Records from a data source:
"""
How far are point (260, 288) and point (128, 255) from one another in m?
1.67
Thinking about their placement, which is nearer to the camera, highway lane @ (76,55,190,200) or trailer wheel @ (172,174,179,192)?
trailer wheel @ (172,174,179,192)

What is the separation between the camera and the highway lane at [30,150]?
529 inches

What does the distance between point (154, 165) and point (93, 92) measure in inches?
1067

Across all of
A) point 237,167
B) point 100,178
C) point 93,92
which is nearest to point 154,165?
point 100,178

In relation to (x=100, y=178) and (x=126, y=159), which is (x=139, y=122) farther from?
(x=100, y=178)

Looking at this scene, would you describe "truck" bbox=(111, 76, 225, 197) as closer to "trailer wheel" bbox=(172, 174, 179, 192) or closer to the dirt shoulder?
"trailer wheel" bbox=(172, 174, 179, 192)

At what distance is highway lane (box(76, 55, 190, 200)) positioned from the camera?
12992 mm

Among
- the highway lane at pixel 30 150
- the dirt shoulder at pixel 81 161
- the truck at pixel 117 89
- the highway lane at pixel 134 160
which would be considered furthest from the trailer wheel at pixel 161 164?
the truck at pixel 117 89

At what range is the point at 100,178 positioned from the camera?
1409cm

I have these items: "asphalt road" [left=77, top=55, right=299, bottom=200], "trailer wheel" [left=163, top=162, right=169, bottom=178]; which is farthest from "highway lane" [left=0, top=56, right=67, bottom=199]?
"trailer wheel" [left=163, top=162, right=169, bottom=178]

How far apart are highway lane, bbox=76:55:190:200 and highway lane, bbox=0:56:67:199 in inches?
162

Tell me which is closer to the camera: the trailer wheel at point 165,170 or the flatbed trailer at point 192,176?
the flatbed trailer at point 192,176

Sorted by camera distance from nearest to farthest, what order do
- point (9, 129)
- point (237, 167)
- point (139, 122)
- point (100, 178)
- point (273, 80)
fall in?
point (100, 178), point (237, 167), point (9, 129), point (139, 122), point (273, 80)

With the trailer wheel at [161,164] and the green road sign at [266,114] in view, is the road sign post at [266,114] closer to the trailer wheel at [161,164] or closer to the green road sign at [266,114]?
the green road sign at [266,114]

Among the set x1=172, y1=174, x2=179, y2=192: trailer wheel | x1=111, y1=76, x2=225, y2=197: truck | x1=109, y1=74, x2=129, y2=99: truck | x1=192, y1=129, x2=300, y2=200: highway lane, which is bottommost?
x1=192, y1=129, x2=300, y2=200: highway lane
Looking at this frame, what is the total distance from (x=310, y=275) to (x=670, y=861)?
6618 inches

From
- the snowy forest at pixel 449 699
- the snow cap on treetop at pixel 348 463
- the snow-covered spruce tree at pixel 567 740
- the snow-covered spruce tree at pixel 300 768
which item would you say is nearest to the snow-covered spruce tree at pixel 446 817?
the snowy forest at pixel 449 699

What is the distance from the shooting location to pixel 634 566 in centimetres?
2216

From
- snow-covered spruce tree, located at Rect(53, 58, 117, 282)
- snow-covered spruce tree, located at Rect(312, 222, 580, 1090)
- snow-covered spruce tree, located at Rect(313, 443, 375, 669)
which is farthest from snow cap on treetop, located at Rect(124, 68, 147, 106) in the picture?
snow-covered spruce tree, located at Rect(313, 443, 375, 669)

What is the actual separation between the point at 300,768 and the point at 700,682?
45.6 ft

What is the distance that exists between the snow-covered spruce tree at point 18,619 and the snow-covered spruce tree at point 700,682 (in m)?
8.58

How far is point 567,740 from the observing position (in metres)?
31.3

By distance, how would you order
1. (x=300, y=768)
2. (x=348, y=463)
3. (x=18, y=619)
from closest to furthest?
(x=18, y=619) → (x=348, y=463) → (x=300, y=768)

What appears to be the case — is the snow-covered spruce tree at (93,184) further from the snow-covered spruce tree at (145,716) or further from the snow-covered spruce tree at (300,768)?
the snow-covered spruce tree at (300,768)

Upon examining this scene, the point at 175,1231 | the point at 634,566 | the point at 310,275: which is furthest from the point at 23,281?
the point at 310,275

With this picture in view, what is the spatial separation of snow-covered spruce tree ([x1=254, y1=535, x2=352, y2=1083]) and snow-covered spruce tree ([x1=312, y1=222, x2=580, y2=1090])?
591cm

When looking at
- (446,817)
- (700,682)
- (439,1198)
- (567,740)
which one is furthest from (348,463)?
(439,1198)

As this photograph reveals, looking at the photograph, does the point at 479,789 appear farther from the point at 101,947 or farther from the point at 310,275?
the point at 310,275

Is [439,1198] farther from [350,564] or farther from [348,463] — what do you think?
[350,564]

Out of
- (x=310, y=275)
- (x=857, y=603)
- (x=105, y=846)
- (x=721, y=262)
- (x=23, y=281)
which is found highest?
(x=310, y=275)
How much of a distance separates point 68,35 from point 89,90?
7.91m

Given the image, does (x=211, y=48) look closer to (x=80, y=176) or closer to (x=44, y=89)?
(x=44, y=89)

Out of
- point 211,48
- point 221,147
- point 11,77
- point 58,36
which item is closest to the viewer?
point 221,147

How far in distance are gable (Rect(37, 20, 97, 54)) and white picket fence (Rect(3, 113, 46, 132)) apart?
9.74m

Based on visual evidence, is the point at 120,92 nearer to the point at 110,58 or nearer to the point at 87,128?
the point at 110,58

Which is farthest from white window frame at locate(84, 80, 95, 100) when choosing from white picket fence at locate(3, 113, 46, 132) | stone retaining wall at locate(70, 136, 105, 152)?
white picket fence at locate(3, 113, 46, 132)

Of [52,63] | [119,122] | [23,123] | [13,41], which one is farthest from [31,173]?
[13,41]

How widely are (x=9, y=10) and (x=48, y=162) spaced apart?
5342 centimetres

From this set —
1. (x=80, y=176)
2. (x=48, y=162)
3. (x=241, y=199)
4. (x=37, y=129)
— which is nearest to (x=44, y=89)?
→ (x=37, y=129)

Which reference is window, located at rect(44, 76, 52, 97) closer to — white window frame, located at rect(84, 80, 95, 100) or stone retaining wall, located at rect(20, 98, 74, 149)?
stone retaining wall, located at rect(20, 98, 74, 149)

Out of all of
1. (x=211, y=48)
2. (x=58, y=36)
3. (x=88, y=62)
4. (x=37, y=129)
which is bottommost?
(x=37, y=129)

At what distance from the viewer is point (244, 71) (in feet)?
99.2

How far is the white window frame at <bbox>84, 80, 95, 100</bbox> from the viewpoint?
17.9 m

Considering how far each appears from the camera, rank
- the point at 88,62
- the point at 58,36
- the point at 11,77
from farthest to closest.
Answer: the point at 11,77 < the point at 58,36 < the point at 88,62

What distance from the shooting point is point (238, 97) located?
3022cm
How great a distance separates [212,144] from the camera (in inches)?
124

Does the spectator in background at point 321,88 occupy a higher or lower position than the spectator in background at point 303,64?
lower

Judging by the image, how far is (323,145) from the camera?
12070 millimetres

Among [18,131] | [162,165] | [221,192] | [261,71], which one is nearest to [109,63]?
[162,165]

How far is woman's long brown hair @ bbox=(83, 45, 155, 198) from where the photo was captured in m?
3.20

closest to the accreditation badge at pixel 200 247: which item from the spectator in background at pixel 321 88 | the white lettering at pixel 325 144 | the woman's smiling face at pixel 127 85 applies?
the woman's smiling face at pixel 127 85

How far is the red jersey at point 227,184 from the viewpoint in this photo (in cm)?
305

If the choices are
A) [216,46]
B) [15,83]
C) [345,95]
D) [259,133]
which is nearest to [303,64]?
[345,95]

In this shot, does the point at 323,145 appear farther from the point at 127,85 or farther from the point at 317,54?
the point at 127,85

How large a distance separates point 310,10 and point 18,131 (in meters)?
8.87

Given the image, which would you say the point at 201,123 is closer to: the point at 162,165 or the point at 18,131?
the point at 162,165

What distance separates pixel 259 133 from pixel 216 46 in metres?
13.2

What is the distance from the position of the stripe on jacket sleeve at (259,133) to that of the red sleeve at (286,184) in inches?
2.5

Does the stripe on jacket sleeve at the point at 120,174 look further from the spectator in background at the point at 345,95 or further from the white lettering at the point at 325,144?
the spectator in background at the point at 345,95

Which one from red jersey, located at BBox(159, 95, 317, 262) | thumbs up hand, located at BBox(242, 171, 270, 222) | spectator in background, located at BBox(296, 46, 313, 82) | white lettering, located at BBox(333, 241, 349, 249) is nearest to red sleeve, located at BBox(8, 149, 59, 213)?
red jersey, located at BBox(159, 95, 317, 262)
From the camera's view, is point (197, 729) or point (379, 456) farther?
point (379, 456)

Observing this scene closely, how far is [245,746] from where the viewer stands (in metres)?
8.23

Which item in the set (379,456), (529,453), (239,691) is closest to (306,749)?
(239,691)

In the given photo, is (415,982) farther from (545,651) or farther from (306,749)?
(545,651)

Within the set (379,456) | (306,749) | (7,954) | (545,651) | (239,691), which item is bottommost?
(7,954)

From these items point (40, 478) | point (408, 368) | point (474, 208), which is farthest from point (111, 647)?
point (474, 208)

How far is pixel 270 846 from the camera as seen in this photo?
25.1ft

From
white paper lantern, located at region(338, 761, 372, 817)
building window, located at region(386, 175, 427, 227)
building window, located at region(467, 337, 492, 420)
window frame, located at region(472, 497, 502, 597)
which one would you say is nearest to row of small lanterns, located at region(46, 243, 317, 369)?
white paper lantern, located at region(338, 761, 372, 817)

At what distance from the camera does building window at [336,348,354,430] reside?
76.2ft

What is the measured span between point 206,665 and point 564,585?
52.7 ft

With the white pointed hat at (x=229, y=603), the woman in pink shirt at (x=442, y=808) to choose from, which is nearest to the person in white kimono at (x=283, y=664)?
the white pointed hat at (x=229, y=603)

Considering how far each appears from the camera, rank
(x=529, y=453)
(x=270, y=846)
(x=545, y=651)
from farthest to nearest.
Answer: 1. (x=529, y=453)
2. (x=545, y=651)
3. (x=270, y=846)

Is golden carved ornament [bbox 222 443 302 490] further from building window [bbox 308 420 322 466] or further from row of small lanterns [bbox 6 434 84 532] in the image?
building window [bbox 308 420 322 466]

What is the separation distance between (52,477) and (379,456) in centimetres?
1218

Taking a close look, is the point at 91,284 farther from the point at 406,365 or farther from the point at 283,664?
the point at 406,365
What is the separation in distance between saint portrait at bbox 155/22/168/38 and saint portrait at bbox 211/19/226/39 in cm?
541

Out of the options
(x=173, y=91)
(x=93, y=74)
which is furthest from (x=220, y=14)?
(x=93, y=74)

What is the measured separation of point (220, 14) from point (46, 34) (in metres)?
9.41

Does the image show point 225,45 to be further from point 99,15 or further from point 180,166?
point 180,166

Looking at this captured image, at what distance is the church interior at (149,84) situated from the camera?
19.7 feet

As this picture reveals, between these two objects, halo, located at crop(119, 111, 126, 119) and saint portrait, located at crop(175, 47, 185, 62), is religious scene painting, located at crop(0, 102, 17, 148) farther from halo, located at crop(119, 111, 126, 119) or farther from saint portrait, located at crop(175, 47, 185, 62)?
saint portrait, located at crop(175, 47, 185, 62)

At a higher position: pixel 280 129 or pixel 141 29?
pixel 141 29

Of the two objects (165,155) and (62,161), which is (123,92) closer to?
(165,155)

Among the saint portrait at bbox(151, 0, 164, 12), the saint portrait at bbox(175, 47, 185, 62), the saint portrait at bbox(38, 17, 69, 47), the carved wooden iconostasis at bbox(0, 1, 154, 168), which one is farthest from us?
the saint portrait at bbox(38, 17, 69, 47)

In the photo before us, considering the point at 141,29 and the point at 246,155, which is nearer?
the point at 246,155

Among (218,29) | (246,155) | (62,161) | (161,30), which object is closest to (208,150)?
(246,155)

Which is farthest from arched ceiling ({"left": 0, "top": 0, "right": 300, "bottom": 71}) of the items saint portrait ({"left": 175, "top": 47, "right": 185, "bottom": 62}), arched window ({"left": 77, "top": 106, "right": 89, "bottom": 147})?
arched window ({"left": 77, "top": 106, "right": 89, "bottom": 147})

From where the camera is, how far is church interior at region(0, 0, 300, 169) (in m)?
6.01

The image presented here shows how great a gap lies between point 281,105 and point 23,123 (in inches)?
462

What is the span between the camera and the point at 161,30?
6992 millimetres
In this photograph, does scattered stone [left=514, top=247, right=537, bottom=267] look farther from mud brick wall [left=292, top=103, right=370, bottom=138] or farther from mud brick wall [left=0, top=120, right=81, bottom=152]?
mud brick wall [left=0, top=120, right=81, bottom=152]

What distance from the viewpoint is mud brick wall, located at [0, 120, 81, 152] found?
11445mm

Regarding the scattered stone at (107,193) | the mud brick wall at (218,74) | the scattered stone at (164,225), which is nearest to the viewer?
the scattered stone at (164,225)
"""
Goal of the exercise: Repeat only the lines from the one holding "From where the camera" through the last line of the data.

Solved problem:
From where the camera is, how far is church interior at region(0, 0, 300, 169) (in m)?
6.01

The image presented here shows how great a gap lies between point 281,105 and point 23,123 (in inches)?
462

What is the span between the camera and the point at 161,30?
6992 millimetres
In this photograph, does scattered stone [left=514, top=247, right=537, bottom=267] look farther from mud brick wall [left=292, top=103, right=370, bottom=138] or farther from mud brick wall [left=0, top=120, right=81, bottom=152]?
mud brick wall [left=0, top=120, right=81, bottom=152]

What distance from the viewpoint is mud brick wall, located at [0, 120, 81, 152] found?
11445mm

Regarding the scattered stone at (107,193) | the mud brick wall at (218,74) | the scattered stone at (164,225), which is nearest to the viewer?
the scattered stone at (164,225)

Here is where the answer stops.